Melalui proyek ini, CIDA menyediakan bahan-bahan untuk fortification atas
1,549,600 ton terigu, antara lain zat besi, seng, vitamin B1 (tiamin), vitamin
B2 (riboflavin), dan asam folat. Dana-dana CIDA ini juga digunakan untuk
evaluasi untuk mengukur anemia, pola makan, dan perubahan dalam status zat besi
diantara siswa perempuan. Hasil-hasil evaluasi ini menjadi masukan untuk Koalisi
Fortifikasi Indonesia dalam membuat Rencana Aksi untuk Indonesia.
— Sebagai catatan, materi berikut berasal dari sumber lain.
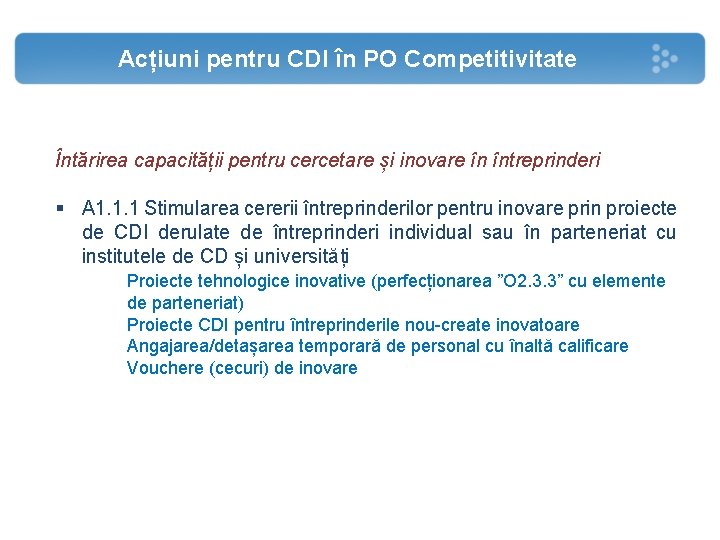 Acțiuni pentru CDI în PO Competitivitate

Întărirea capacității pentru cercetare și inovare în întreprinderi

▪ A1.1.1 Stimularea cererii întreprinderilor pentru inovare prin proiecte de CDI derulate de întreprinderi individual sau în parteneriat cu institutele de CD și universități

Proiecte tehnologice inovative (perfecționarea ”O2.3.3” cu elemente de parteneriat)
Proiecte CDI pentru întreprinderile nou-create inovatoare
Angajarea/detașarea temporară de personal cu înaltă calificare
Vouchere (cecuri) de inovare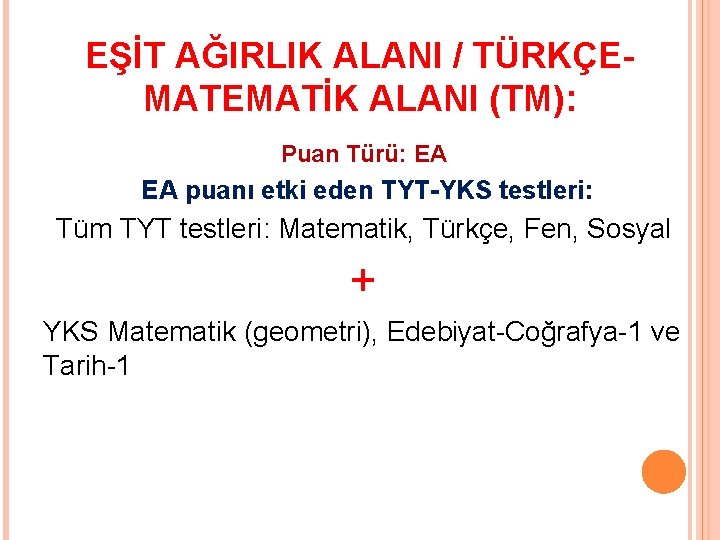 EŞİT AĞIRLIK ALANI / TÜRKÇE-MATEMATİK ALANI (TM):

Puan Türü: EA

EA puanı etki eden TYT-YKS testleri:

Tüm TYT testleri: Matematik, Türkçe, Fen, Sosyal

+

YKS Matematik (geometri), Edebiyat-Coğrafya-1 ve Tarih-1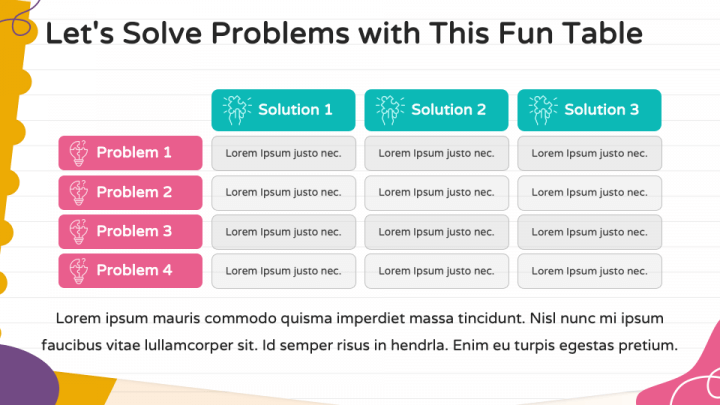 Let's Solve Problems with This Fun Table

| | Solution 1 | Solution 2 | Solution 3 |
|---|---|---|---|
| Problem 1 | Lorem Ipsum justo nec. | Lorem Ipsum justo nec. | Lorem Ipsum justo nec. |
| Problem 2 | Lorem Ipsum justo nec. | Lorem Ipsum justo nec. | Lorem Ipsum justo nec. |
| Problem 3 | Lorem Ipsum justo nec. | Lorem Ipsum justo nec. | Lorem Ipsum justo nec. |
| Problem 4 | Lorem Ipsum justo nec. | Lorem Ipsum justo nec. | Lorem Ipsum justo nec. |

Lorem ipsum mauris commodo quisma imperdiet massa tincidunt. Nisl nunc mi ipsum faucibus vitae lullamcorper sit. Id semper risus in hendrla. Enim eu turpis egestas pretium.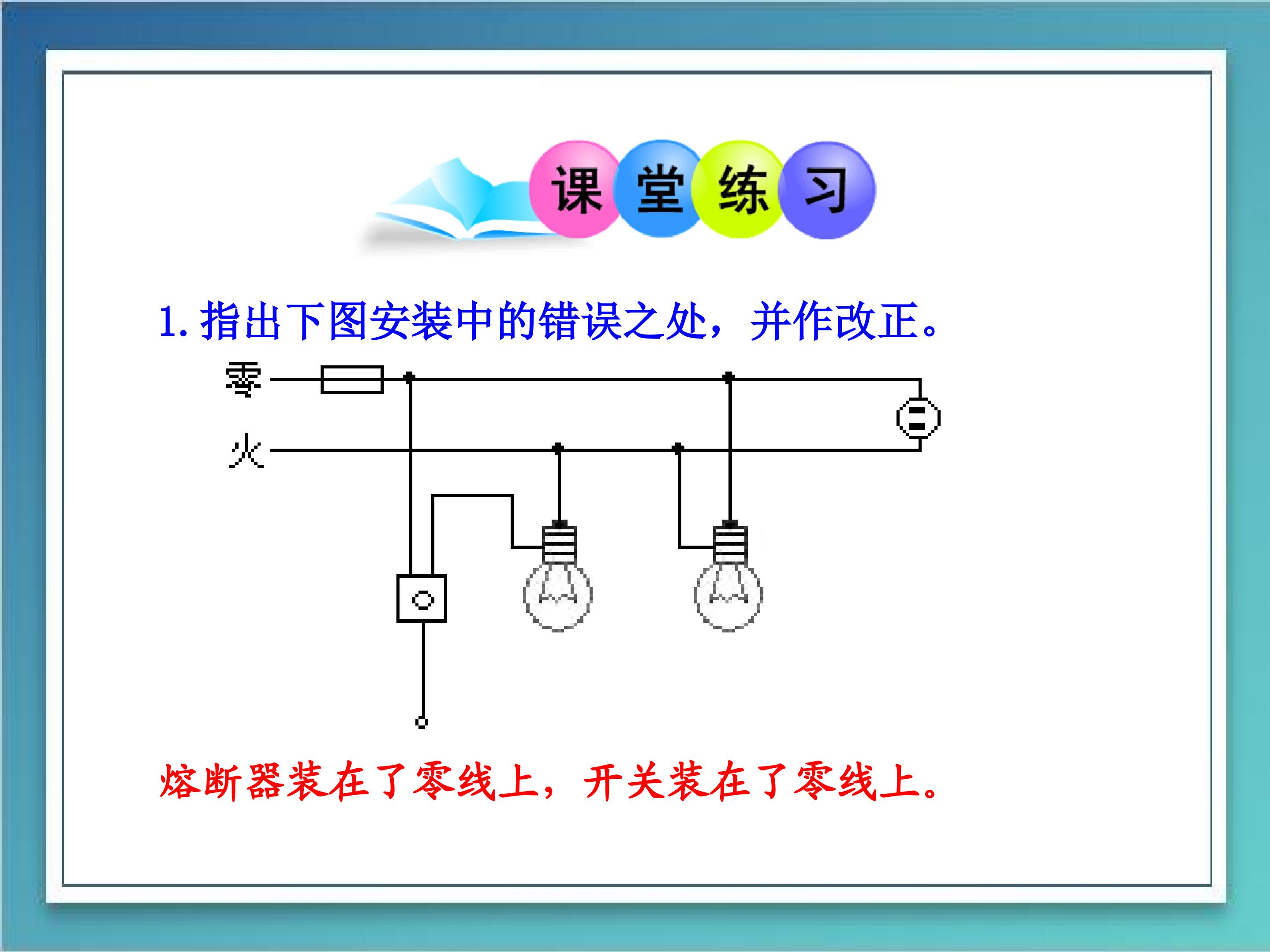 课堂练习

1.指出下图安装中的错误之处，并作改正。

零

火

熔断器装在了零线上，开关装在了零线上。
Proyek ini
juga mengarah pada penguatan kapasitas dalam sampling pengawasan mutu dan
analisa laboratorium atas tepung terigu yang telah diperkaya gizi, dan
pengembangan awal dari sistem pengawasan mutu pemerintah untuk fortifikasi
tepung terigu.
Pada sisi kebijakan yang besifat legislasi, upaya ini menyumbang bagi
peninjauan Standar Nasional Indonesia (SNI) untuk tepung terigu. Standar yang
telah direvisi itu mulai diberlakukan pada bulan Mei 2001 melalui Keputusan
Menteri Perindustrian dan Perdagangan.